10. With regard to the costs of the infructuous sale, the mortgage deed provides, as I have already stated, that the plaintiffs may upon default proceed with sale of the property by public auction or private contract. This they did, and incurred these costs. The sale was infructuous, and now, instead of proceeding to a second sale under the provisions of the deed, they have brought a suit asking the Court to grant a mortgage decree. I should have thought that the plaintiffs were precluded from bringing this suit once they have exercised their option to proceed to a sale under the terms of the deed, but the defendant has not taken this point, and therefore I need not consider it; but in my opinion it is clear from what has happened that the plaintiffs ought to have brought their suit in the first place, and not have wasted these costs and then come to Court and ask for a decree. For these reasons I hold that they are not entitled to charge this sum of Rs. 369-12-0 against defendant 1.

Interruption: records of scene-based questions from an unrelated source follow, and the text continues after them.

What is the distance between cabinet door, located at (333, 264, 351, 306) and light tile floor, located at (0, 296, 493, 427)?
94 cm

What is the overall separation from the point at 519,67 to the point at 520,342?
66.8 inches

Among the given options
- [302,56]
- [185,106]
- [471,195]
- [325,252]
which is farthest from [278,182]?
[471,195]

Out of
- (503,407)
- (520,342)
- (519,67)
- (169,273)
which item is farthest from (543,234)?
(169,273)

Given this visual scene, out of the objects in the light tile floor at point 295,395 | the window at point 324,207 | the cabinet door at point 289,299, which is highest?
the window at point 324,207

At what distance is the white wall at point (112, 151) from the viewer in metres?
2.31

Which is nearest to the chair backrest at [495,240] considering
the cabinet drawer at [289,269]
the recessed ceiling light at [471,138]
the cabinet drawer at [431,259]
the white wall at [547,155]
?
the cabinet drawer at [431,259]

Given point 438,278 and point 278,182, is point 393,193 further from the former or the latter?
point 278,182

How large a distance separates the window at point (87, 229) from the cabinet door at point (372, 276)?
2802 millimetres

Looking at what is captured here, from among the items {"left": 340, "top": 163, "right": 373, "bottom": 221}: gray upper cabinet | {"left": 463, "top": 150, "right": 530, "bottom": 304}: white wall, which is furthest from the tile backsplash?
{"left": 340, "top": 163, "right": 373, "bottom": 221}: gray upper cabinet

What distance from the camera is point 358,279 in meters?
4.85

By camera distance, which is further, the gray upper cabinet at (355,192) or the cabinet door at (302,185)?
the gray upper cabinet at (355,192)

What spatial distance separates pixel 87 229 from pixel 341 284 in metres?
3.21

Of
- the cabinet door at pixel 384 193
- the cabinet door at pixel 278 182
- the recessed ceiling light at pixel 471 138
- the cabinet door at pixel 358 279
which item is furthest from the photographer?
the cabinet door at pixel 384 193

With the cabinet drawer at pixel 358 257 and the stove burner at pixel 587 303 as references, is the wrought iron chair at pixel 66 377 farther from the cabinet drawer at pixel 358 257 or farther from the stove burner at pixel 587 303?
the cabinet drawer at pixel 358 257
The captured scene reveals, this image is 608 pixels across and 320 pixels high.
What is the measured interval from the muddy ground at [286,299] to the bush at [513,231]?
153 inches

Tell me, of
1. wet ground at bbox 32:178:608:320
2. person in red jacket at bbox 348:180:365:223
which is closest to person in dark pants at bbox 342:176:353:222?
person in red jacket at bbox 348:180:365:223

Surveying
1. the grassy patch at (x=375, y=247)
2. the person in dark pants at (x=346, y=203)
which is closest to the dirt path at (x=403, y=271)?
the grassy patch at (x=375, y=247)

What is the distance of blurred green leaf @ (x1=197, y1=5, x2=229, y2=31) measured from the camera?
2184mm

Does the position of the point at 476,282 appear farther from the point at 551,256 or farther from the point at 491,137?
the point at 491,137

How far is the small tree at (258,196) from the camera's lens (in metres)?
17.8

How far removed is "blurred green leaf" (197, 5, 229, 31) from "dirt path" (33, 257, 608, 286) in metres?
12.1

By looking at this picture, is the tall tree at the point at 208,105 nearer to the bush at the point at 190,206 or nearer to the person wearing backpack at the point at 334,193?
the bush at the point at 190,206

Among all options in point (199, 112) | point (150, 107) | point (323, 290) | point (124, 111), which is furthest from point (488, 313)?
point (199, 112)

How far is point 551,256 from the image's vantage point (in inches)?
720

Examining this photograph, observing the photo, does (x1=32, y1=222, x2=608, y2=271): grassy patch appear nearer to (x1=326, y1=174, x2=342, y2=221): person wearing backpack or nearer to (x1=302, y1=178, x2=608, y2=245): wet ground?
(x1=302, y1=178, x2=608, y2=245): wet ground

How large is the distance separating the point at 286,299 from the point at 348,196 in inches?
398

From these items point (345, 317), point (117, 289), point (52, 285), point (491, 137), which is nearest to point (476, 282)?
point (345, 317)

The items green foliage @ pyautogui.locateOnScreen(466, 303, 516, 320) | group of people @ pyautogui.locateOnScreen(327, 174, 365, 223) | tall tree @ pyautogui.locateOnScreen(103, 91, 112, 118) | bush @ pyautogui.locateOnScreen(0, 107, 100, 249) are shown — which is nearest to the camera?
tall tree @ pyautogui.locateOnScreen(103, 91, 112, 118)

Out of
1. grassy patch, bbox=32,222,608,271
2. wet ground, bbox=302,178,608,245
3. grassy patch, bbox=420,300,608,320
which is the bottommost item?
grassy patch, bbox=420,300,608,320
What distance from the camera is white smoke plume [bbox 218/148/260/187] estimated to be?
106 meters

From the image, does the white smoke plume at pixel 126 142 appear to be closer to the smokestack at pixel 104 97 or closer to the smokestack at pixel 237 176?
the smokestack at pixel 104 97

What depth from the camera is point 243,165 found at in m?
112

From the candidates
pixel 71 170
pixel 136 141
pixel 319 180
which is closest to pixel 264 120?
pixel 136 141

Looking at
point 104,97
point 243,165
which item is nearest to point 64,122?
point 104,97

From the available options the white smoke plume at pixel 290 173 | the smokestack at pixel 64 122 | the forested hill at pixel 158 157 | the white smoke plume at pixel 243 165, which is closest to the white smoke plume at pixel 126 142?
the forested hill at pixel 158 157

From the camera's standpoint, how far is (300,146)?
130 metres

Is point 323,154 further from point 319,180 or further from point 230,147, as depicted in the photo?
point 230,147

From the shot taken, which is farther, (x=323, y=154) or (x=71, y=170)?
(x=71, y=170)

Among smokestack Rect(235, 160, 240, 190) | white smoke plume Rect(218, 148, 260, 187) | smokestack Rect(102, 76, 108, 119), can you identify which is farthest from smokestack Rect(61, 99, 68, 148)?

11. With regard to the question of a personal decree, Form No. 5-A, provides in Para. 5 that if the money realized by sale shall not be sufficient for payment in full of the amount payable to the plaintiff, he shall be at liberty to apply for a personal decree against the defendant for the amount of the balance. That means only that the present decree will give the plaintiff leave to apply for a personal decree; but Mr. Bose on behalf of: defendant 1 desires me to make it clear that at this moment I am not deciding the question whether there ought to be a personal decree against defendant 1. That question will be agitated in future if and when the plaintiffs see fit to make an application to the Court under the paragraph of the Form to which I have referred. With these modifications there will be a decree in terms of the prayer of the plaint. The buildings erected on the mortgaged premises are accessions to the mortgaged property, and the plaintiffs are entitled to them as mortgagees.